Le feuilleton n'en finit plus. Le Monde révèle ce 14 décembre que Jean-Paul Delevoye, empêtré dans une vague de révélations en cascade, aurait légèrement revu sa déclaration d'intérêts à la Haute autorité pour la transparence de la vie publique (HATVP). Et pour cause, le quotidien, qui révélait déjà plus tôt dans la journée que le Haut commissaire aux retraites avait «omis de déclarer deux autres mandats, toujours actifs, d’administrateur bénévole», affirme que Jean-Paul Delevoye a finalement déclaré 13 mandats au total, dont 11 toujours actifs.

Cela représenterait donc 10 mandats de plus que les trois initialement déclarés le 15 novembre dernier à la HATVP. Des salaires auraient par ailleurs été revus à la hausse dans la nouvelle déclaration que Le Monde affirme avoir pu consulter.

Soupçonné de conflit d'intérêts pour des manquements dans sa déclaration initiale, celui qui porte le projet de réforme des retraites se défend, en évoquant sa déclaration de patrimoine qu'il dit avoir scrupuleusement remplie. «J’avoue ne pas avoir porté la même attention à ma déclaration d’intérêts, sans doute parce que j’avais le sentiment de ne pas avoir de conflits d’intérêts et parce que j’étais obnubilé par ma déclaration de patrimoine», assure-t-il ce 14 décembre au Monde, plaidant «une erreur» qu'il estime désormais «réparée».

Tandis que le projet controversé de réforme des retraites a généré l'un des mouvements de grève les plus importants de ces dernières années en France, Jean-Paul Delevoye explique vouloir «continuer à défendre et soutenir ce projet [de réforme] dans le souci du dialogue social et dans une démarche d'apaisement de notre société».

Jean-Paul Delevoye : une «bonne foi» totale ?

Ce qui a rapidement été rebaptisé le «DelevoyeGate» sur les réseaux sociaux avait débuté le 8 décembre dernier, lorsque Le Parisien révélait que Jean-Paul Delevoye avait omis, dans sa déclaration d'intérêts, de signaler son mandat bénévole au sein d'une structure de formation des professions de l'assurance (Ifpass), dont il était l’administrateur depuis 2016. Selon une source proche du dossier citée par Le Parisien, Jean-Paul Delevoye, chargé de la réforme des retraites depuis 2017, était de ce fait «étroitement lié au monde de l’assurance». Aussi, son mandat au sein de l’Ifpass pouvait constituer, selon la source interrogée par le quotidien, un conflit d’intérêts majeur vis-à-vis de la réforme des retraites en projet, «notamment parce que l’ensemble du secteur est intéressé par la réforme».

Le 10 décembre, après de nouvelles révélations, il avait dû démissionner de son poste de président d’honneur du think tank Parallaxe.
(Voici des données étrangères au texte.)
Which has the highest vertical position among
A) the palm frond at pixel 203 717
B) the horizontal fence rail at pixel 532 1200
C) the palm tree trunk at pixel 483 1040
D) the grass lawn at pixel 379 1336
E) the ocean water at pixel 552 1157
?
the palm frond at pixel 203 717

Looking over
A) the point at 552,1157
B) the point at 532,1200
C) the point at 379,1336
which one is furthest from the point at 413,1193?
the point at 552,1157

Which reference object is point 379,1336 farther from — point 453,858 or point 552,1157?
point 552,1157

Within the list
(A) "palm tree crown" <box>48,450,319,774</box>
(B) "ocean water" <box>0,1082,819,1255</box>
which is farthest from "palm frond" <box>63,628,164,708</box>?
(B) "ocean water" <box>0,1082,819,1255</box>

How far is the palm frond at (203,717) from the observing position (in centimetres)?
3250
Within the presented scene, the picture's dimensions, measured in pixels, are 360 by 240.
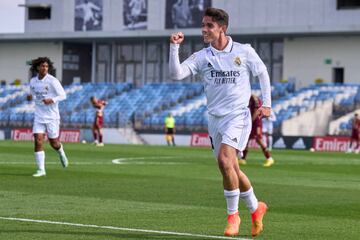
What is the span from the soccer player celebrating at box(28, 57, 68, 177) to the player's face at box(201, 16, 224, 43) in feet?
32.2

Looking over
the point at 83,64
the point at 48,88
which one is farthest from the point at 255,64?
the point at 83,64

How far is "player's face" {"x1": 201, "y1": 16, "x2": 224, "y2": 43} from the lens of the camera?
37.8 ft

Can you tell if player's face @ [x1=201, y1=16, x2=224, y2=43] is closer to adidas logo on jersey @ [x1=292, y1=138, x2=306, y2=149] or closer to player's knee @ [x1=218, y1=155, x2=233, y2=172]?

L’ancien ministre de Jacques Chirac avait perçu, depuis deux ans, plus de 5 300 euros par mois pour un poste de président d’honneur dudit think tank, en plus de son salaire de fonctionnaire en tant que haut-commissaire aux retraites. Selon CheckNews, Jean-Paul Delevoye se serait engagé à rembourser cette ardoise dépassant la centaine de milliers d'euros.

Le 13 décembre, le magazine Capital relevait que Jean-Paul Delevoye siégeait par ailleurs depuis 2016 au conseil d’administration de la Fondation SNCF, chargée d’orchestrer les actions de mécénat du groupe, qui se place par ailleurs au cœur de la réforme des retraites.

Le 14 décembre, Le Monde ajoutait à cette liste d'«irrégularités» un mandat de président de l’Observatoire régional de la commande publique des Hauts-de-France. Selon le quotidien, cette structure est reliée au préfet de région et doit «améliorer et contrôler la transparence des marchés publics». «Un poste où il est question de commandes et de marchés publics», d'après Le Monde. Le deuxième poste serait un mandat au conseil d’orientation de l’Institut de recherche et débat sur la gouvernance (IRG), un think thank philanthropique qui «finance par l'octroi de dons ou de prêts des recherches et des actions qui concourent au progrès de l'homme par les sciences et le développement social».

Dans des propos publiés par Le Parisien le 14 décembre, avant les deux dernières salves de révélations du , le Premier ministre Edouard Philippe avait apporté un soutien marqué au Haut commissaire : «Je pense que la bonne foi de Jean-Paul Delevoye est totale. Il s'en est expliqué. Quand il a eu la certitude que quelque chose dans sa déclaration n'allait pas, il a à la fois démissionné des mandats pour lesquels il n'était pas rémunéré, et s'est engagé à rembourser immédiatement les sommes en question.»